De plus, si l'on ne se réfère plus à 1 000 enfants socialement destinés à l'enseignement supérieur, mais à 1 000 enfants pris au hasard dans la population totale, les contrastes entre leurs espérances de vie intellectuelle en 1700 et maintenant sont encore plus grands. En effet, la faiblesse du niveau de vie, les scléroses sociales et l'insuffisance de la scolarité de base ne laissaient parvenir à l'université qu'une faible fraction des hommes doués, et à peu près aucune femme.

4. Une nature dure

Une certaine conception du monde place dans le passé l'âge d'or de l'humanité. Tout aurait été donné gratuitement à l'homme dans le passé, et tout serait au contraire pénible et vicié de nos jours. Jean-Jacques Rousseau a donné une couleur politique et révolutionnaire à cette croyance, restée vive au cœur de l'homme moyen : ainsi, l'on entend parler de la vertu des produits « naturels » et bien des Français croient que la vie d'autrefois était bien plus « saine » qu'aujourd'hui.

Le bref regard que nous venons de jeter sur le « calendrier démographique de l'homme moyen » confirme ce que l'histoire nous apprend : la nature est une dure marâtre pour l'humanité. Le lait « naturel » des vaches « naturelles » donne la tuberculose, et la vie « saine » d'autrefois faisait mourir un enfant sur trois avant son premier anniversaire. Ce n'est qu'au prix d'un labeur acharné que l'humanité a assuré sa survie.

Mais à l'inverse, ceci ne prouve en rien, au contraire, que la société de consommation doit continuer à considérer la nature comme inépuisable et à ignorer l'écologie. Ainsi, bien des facteurs quantitatifs sont venus transformer le genre de vie démographique des hommes; mais ce sont peut-être encore les facteurs qualitatifs qui sont les plus importants. Ils modifient l'être même.



[1] En 2014, on situe l’âge maximal indépassable aux environs de 120 ans (NDLR).

[2] Le premier exemple fut l'œuvre de E. Gautier et L. Henry, La population de Crulai, paroisse normande, 1NED, Cahier, n° 33, 1958. Cf. aussi notre En Quercy : essai d'histoire démographique, Quercy-Recherche, Cahors, 1986.

Les travaux se sont multipliés depuis lors, au point que l'on peut dire que la situation démographique de la France, depuis 1700 environ, est aujourd'hui assez bien connue.

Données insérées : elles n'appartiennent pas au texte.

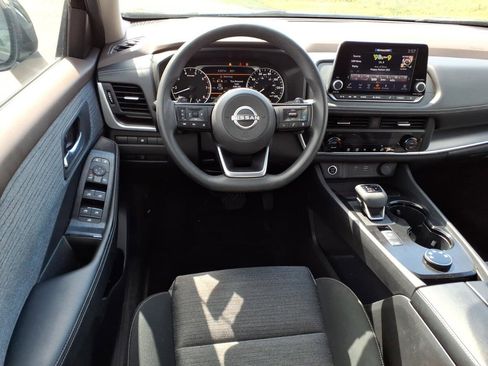 Used 2023 Nissan Rogue SV AWD/4WD image 8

[3] 81,67 ans en 2011 (NDLR).

[4] Ajouté (NDLR).

[5] En 2013, ils sont plus élevés, supérieurs à 30 ans (NDLR).

[6] En 1982, l'espérance de vie à la naissance des hommes était 70,4 ans; celle des femmes était 78,6 ans (78,7 et 85 ans en 2013, NDLR).

[7] En 2012, d’après la Banque Mondiale, en Guinée et Afghanistan, l’espérance de vie à la naissance est de 56 et 60 ans ; le Sierra Leone, reste le pays où elle est la plus basse : 45 ans. Le Zimbabwe, l’Angola, le Mozambique restent en dessous de 60 ans. Dans ce tableau, l’espérance de vie à la naissance en France est estimée à 83 ans ; quelques pays atteignent cet âge ; aucun ne le dépasse. : il semblerait qu’il n’y ait plus de pays en avance sur la France.

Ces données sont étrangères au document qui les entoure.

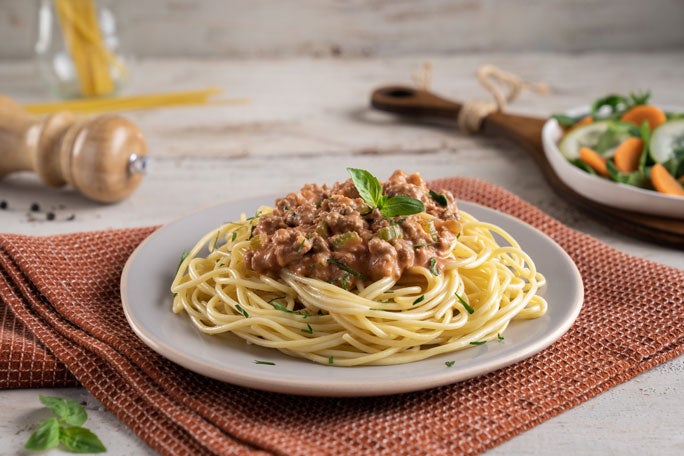 Fideos con Carne en Salsa Rosa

[8] Nous nous situons dans le cas de la France, étant entendu que certains pays du monde sont encore aujourd'hui au stade traditionnel.

[9] Pour la période 1680-1720, en France, on peut admettre comme durée moyenne dix-sept ans, comme durée médiane quinze ans. Pour la période 1750-1780, respectivement dix-neuf ans et demi et dix-huit ans.

[10] Malgré la forte mortalité des jeunes, et à cause de la forte fécondité, le grand-père de 65 ans, s'il avait perdu souvent tous ses enfants et ses neveux directs, n'en avait pas moins en moyenne cinq ou six petits-enfants vivants et autant de neveux et de nièces.

[11] Cf. Jean Fourastié, « Le personnel des entreprises, remarques de démographie et de sociologie », Population, 1960, n° 2.